Only the lines from the one containing "From the options listed as" through the end of the material are to be echoed, each exactly as it appears.
══ DATASET RECORDS ══
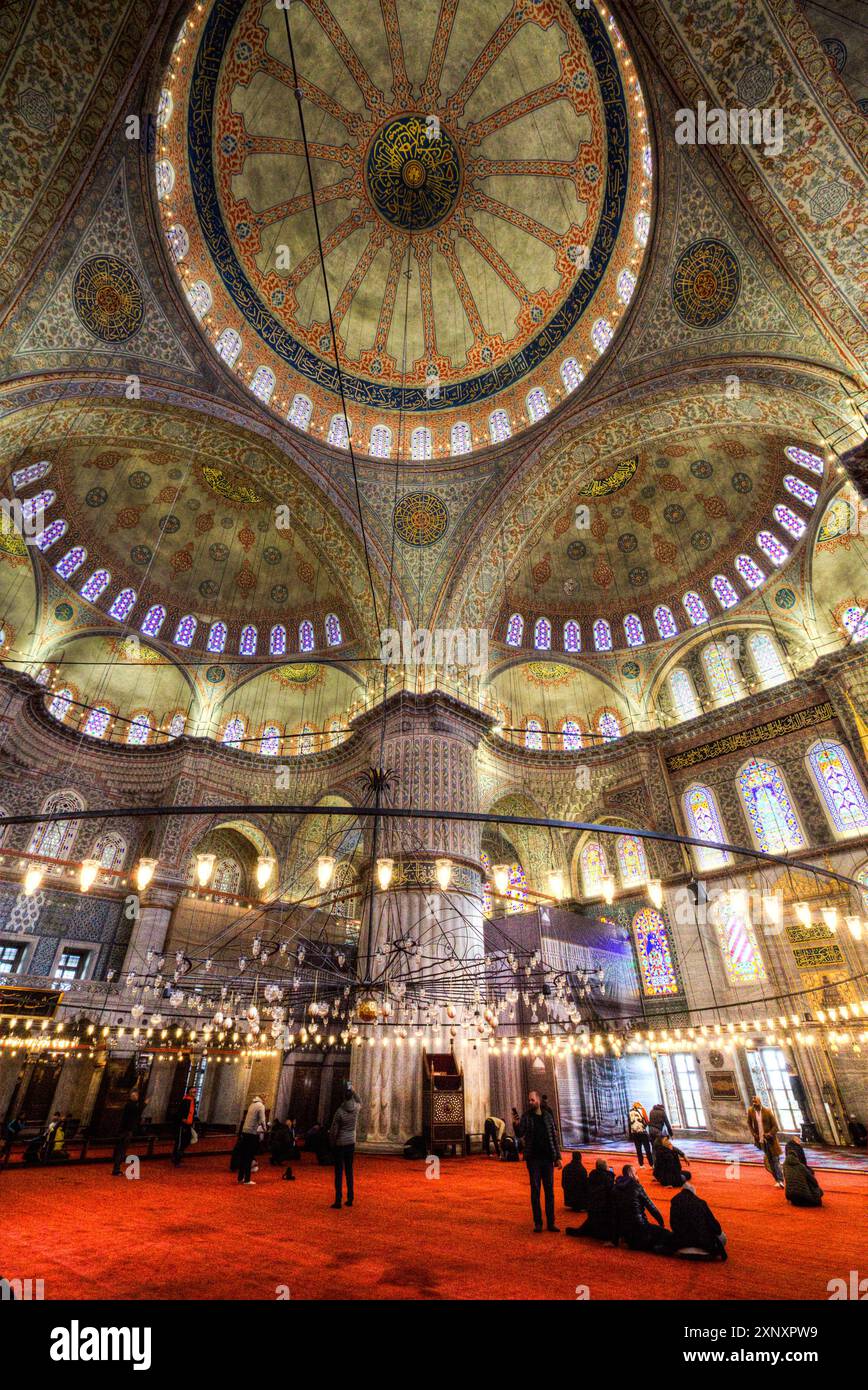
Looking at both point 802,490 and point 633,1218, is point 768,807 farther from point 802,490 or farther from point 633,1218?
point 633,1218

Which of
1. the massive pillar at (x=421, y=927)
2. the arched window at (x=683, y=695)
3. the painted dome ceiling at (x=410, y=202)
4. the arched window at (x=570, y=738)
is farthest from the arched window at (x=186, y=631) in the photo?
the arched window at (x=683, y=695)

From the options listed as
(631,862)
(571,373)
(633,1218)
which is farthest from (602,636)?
═══
RESPONSE BELOW>
From the options listed as
(631,862)
(571,373)
(633,1218)
which is farthest from (602,636)?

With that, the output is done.